What you should do: Please copy each line in the records below that contains the string "assets".

#### Data records

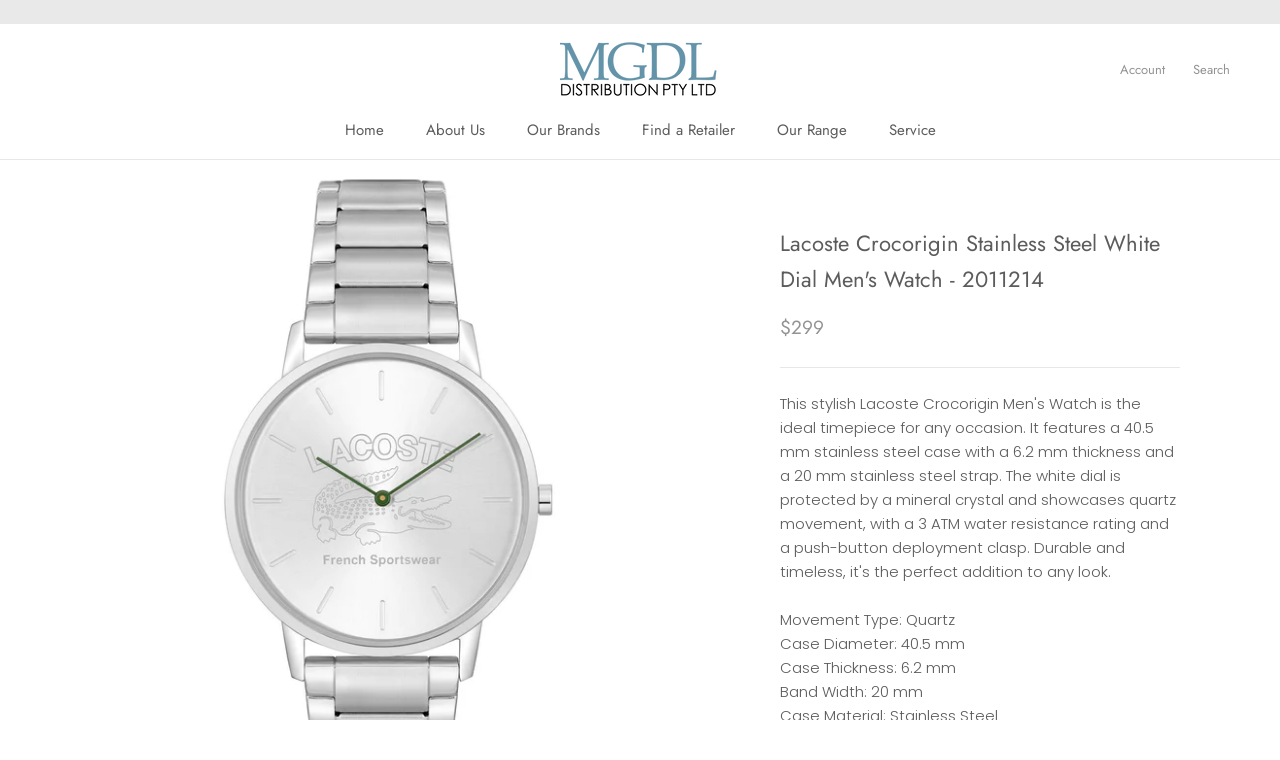

--- FILE ---
content_type: text/javascript
request_url: https://mgdldistribution.com.au/cdn/shop/t/3/assets/custom.js?v=8814717088703906631579145538
body_size: -802
content:
//# sourceMappingURL=/cdn/shop/t/3/assets/custom.js.map?v=8814717088703906631579145538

########

Expected answer:
request_url: https://mgdldistribution.com.au/cdn/shop/t/3/assets/custom.js?v=8814717088703906631579145538
//# sourceMappingURL=/cdn/shop/t/3/assets/custom.js.map?v=8814717088703906631579145538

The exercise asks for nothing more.